A entrada justifica-se em duas condições alternativas. Primeira: preço em 15 a 17 dólares, perto de 13,1 a 14,9 euros, que elevaria a Margem de Segurança rumo aos 40 por cento e a taxa interna de retorno acima de 20 por cento. Segunda: confirmação empírica na época festiva, com as vendas comparáveis a inflectir e a margem operacional ajustada a firmar-se, que removeria o risco da variável-mestra e justificaria pagar mais, porque a validação da premissa que carrega a tese vale o prémio. Ao preço actual, o dimensionamento recomendado é de 2 a 3 por cento — a liquidez é elevada e não constrange, mas a Confiança Moderada e o risco de execução limitam a dimensão; é o risco, não a liquidez, que a recomenda medida.
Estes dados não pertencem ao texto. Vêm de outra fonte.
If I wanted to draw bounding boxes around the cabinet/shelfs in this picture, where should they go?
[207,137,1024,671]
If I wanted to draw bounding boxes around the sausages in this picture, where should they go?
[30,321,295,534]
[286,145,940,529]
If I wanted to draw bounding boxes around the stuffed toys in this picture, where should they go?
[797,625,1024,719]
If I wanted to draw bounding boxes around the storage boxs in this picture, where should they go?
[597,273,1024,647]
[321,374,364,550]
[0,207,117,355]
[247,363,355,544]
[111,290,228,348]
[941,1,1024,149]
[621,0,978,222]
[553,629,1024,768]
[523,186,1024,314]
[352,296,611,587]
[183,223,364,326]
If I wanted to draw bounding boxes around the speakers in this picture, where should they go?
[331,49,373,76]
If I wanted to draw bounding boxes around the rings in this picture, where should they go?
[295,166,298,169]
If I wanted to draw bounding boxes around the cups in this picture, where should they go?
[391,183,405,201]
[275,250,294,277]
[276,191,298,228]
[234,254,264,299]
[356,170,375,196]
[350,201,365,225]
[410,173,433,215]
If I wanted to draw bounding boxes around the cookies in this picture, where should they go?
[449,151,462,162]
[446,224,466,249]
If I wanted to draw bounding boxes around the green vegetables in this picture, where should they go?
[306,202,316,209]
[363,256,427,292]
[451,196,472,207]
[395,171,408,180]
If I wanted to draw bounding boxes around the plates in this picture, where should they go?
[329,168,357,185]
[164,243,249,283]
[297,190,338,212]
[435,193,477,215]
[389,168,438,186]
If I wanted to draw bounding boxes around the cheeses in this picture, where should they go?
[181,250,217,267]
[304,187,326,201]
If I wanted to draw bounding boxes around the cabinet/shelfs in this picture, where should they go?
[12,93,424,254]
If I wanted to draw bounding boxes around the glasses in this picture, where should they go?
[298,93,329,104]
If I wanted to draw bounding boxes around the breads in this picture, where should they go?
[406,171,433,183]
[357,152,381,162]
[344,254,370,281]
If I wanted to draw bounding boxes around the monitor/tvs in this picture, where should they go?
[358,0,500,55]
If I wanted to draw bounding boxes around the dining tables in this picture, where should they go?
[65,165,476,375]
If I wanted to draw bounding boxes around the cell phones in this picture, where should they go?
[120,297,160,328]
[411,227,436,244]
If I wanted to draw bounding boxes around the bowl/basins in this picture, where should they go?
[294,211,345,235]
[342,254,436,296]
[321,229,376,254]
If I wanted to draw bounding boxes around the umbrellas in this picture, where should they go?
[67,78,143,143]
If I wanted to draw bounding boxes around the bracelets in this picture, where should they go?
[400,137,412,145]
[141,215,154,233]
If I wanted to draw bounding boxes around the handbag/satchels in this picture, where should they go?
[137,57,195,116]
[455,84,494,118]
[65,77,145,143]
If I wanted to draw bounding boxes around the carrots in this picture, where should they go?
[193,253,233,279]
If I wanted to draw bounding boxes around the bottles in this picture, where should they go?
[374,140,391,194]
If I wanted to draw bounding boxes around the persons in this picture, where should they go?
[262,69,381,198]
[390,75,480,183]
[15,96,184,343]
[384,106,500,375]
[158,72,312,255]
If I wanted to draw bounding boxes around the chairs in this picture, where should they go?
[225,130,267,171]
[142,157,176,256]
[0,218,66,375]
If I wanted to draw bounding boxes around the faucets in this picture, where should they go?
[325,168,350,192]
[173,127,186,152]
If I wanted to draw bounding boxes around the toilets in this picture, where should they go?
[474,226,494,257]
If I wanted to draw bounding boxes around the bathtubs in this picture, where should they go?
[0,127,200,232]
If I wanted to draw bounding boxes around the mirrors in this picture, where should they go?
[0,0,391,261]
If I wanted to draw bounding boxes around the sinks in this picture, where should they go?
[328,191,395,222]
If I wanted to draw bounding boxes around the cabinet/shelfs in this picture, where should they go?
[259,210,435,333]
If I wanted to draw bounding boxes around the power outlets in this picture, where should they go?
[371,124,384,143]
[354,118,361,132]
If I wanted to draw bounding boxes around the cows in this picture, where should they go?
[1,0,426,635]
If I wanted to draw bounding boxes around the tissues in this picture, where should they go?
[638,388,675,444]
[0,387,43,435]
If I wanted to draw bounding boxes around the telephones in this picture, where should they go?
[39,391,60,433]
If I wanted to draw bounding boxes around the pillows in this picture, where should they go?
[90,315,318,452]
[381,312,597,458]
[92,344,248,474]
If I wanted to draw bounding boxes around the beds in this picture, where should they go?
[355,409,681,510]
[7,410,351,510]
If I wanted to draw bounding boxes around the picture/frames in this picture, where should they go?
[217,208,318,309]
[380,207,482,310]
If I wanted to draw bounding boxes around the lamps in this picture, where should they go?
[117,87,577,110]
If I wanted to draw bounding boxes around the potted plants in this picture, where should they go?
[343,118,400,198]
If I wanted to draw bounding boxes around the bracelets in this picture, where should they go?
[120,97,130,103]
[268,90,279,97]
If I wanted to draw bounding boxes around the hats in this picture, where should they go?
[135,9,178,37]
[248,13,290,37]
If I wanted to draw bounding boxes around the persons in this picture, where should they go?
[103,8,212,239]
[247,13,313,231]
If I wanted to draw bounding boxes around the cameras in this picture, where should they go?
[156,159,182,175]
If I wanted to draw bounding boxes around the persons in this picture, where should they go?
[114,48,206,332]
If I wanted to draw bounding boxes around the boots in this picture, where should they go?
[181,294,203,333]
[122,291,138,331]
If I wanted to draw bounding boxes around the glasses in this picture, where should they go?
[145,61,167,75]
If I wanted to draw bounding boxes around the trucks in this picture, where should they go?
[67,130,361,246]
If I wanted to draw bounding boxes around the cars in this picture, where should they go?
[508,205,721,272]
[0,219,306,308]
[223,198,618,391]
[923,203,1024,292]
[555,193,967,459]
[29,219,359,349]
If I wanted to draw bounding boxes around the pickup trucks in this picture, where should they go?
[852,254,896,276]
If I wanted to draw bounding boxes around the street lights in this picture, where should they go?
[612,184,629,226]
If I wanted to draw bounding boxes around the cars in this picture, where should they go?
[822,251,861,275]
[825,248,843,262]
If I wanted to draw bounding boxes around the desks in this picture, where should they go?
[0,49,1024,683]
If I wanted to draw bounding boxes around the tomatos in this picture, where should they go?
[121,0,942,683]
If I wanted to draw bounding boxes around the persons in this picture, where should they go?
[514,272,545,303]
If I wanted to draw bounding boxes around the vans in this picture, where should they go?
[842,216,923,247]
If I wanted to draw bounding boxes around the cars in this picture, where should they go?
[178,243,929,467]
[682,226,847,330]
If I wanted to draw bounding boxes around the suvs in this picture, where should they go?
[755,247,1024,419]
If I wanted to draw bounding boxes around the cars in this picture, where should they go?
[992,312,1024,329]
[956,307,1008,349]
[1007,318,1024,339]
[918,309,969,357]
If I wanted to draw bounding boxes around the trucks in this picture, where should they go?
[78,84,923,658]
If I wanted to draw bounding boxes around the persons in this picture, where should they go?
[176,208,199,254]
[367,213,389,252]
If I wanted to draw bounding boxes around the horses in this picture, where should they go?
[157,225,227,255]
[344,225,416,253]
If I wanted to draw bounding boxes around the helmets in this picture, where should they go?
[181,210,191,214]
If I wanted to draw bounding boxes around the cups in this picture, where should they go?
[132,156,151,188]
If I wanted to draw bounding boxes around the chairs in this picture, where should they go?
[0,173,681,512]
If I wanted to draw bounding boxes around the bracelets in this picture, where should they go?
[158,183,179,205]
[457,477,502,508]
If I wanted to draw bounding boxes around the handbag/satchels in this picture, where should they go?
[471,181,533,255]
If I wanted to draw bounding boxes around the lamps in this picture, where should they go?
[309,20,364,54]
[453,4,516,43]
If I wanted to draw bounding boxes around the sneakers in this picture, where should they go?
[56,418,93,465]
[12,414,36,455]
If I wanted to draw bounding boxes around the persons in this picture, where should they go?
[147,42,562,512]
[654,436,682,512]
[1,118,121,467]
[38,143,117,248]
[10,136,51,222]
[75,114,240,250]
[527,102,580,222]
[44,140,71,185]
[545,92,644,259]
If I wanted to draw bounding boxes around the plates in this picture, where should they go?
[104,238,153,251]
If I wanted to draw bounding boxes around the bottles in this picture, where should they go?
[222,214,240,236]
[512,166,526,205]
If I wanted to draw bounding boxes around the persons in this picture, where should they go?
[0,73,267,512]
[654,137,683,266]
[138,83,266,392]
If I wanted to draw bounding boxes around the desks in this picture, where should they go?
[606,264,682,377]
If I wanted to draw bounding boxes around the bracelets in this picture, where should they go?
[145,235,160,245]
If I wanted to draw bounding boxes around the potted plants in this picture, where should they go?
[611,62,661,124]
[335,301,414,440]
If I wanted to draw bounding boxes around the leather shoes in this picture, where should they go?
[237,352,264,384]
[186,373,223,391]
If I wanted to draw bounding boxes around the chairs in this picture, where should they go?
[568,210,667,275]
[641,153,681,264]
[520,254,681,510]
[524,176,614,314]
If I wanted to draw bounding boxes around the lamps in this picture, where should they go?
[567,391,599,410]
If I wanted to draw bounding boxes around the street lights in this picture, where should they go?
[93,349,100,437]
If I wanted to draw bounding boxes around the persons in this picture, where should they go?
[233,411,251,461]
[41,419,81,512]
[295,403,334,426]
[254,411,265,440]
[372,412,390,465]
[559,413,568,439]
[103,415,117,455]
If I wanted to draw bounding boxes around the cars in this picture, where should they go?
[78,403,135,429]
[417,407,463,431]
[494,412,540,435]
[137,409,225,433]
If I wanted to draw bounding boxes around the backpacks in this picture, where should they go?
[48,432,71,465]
A zona de aterragem mais provável situa-se perto de 8,82 dólares no cenário adverso, 26,72 no cenário base e 51,55 no optimista, a três anos, com o valor ponderado perto de 25,42 dólares, ou 22,3 euros. Os critérios de invalidação são explícitos: vendas comparáveis negativas ao fecho de 2026; margem operacional ajustada inferior a 14 por cento em 2026; fluxo de caixa livre inferior a 500 milhões. A análise não rejeita o activo; subordina a entrada material à confirmação do catalisador ou a um preço que ofereça a Margem de Segurança que o perfil exige. É um turnaround de qualidade, solvente e com assimetria favorável, cuja convicção plena depende de uma inflexão que os próximos dois a três trimestres vão arbitrar.